Effective Distillation Pipeline: Provides a recipe (hybrid architecture, two-stage fine-tuning, optional merging) that successfully transfers capabilities from quadratic to sub-quadratic models.
Modularity & Efficiency: The expert merging stage enables decentralized, parallel development of domain-specific efficient models, which can be consolidated into a single deployable model. This supports targeted updates and capability patching.
Inference Advantages: The xLSTM-based hybrid offers substantial improvements in latency, throughput, and memory consumption, making it a compelling candidate for efficient deployment.
Architectural Contribution: Demonstrates the effectiveness of hybridizing mLSTM (global, linear) with SWA+sinks (local, sparse) via data-dependent gating, capturing both short and long-term dependencies.

Conclusion

The proposed distillation pipeline successfully creates xLSTM-based hybrid students that recover most teacher performance across diverse benchmarks, formalized by high Win-and-Tie rates $C_\alpha$ . The method outperforms prior linearization approaches and demonstrates strong inference efficiency benefits.

Key Takeaways:

Lossless distillation to sub-quadratic architectures is achievable with the proposed hybrid mLSTM-SWA design and fine-tuning pipeline.
Weight-space merging remains effective after linearization, enabling modular capability development.
The distilled xLSTM models are prime candidates for drop-in replacement of Transformer-based LLMs when inference efficiency is critical.

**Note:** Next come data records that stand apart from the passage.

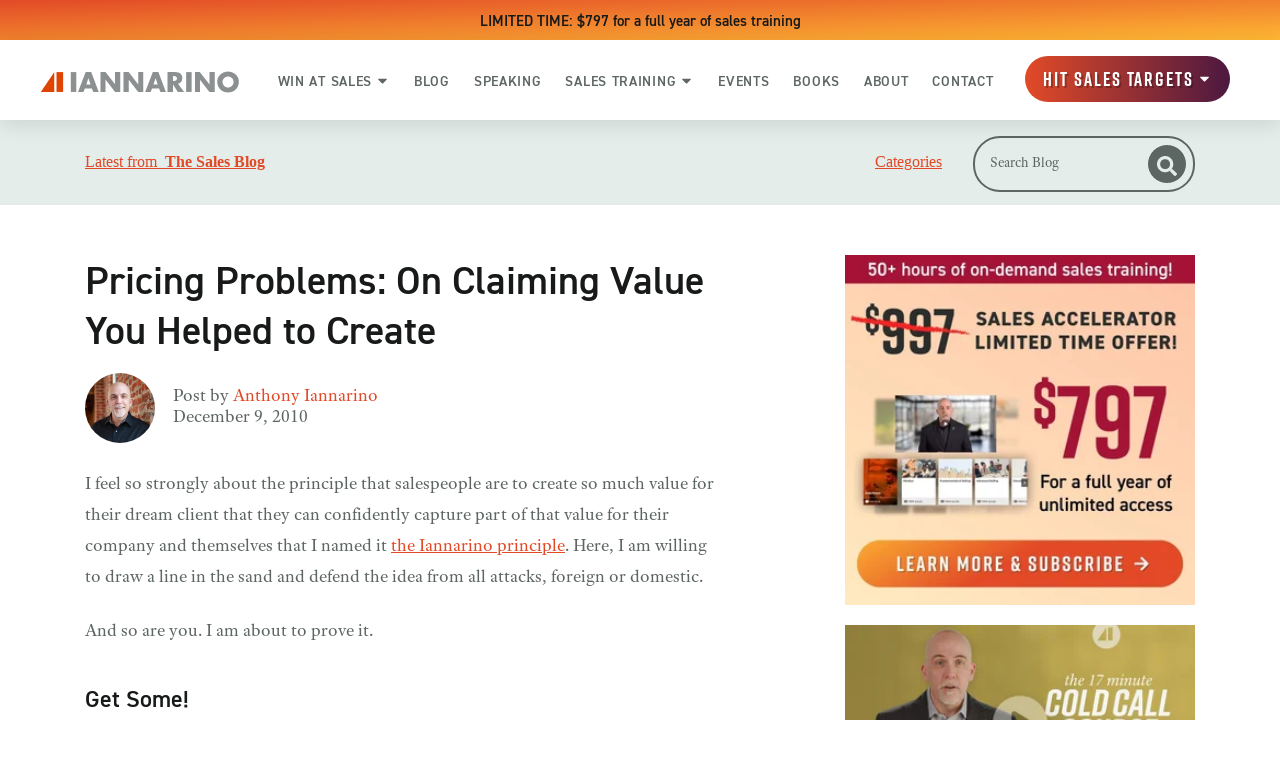

--- FILE ---
content_type: text/html; charset=utf-8
request_url: https://www.google.com/recaptcha/api2/aframe
body_size: 267
content:
<!DOCTYPE HTML><html><head><meta http-equiv="content-type" content="text/html; charset=UTF-8"></head><body><script nonce="YLwbpHHP9DM14hJMMeo0RQ">/** Anti-fraud and anti-abuse applications only. See google.com/recaptcha */ try{var clients={'sodar':'https://pagead2.googlesyndication.com/pagead/sodar?'};window.addEventListener("message",function(a){try{if(a.source===window.parent){var b=JSON.parse(a.data);var c=clients[b['id']];if(c){var d=document.createElement('img');d.src=c+b['params']+'&rc='+(localStorage.getItem("rc::a")?sessionStorage.getItem("rc::b"):"");window.document.body.appendChild(d);sessionStorage.setItem("rc::e",parseInt(sessionStorage.getItem("rc::e")||0)+1);localStorage.setItem("rc::h",'1768820493233');}}}catch(b){}});window.parent.postMessage("_grecaptcha_ready", "*");}catch(b){}</script></body></html>

--- FILE ---
content_type: application/javascript
request_url: https://www.thesalesblog.com/hubfs/hub_generated/module_assets/1/114798114423/1743458462430/module_TSB_Navigation_02.min.js
body_size: -138
content:
var module_114798114423=function(){var __hs_messages={};function checkWindowSize(){if(window.matchMedia("(max-width: 1200px)").matches){const navToggle=document.querySelector(".nav-menu__toggle-open"),navUntoggle=document.querySelector(".nav-menu__toggle-close");navToggle.addEventListener("click",(function(){navToggle.style.display="none",navUntoggle.style.display="inline-block",document.querySelector(".nav-menu-mobile__wrapper").classList.add("show")})),navUntoggle.addEventListener("click",(function(){navUntoggle.style.display="none",navToggle.style.display="inline-block",document.querySelector(".nav-menu-mobile__wrapper").classList.remove("show")}));document.querySelectorAll(".nav-menu__link-d").forEach((accordion=>{accordion.onclick=function(){this.nextElementSibling.classList.toggle("show")}}))}}i18n_getmessage=function(){return hs_i18n_getMessage(__hs_messages,hsVars.language,arguments)},i18n_getlanguage=function(){return hsVars.language},window.addEventListener("resize",checkWindowSize),checkWindowSize();let blockedLink=document.querySelectorAll(".nav-menu__link-d:not([data-link])"),blockedsubLink=document.querySelectorAll(".submenu-link:not([data-link])");blockedLink.forEach((function(link){link.addEventListener("click",(function(event){event.preventDefault()}))})),blockedsubLink.forEach((function(link){link.addEventListener("click",(function(event){event.preventDefault()}))}))}();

Limitations & Future Work: Remaining gaps on synthetic long-context evaluations and some reasoning benchmarks; interference between merged experts. Future directions include scaling to larger teachers (e.g., MoE models), exploring stronger attention hybrids for long contexts, and studying on-policy distillation or RL-based expert refinement before merging.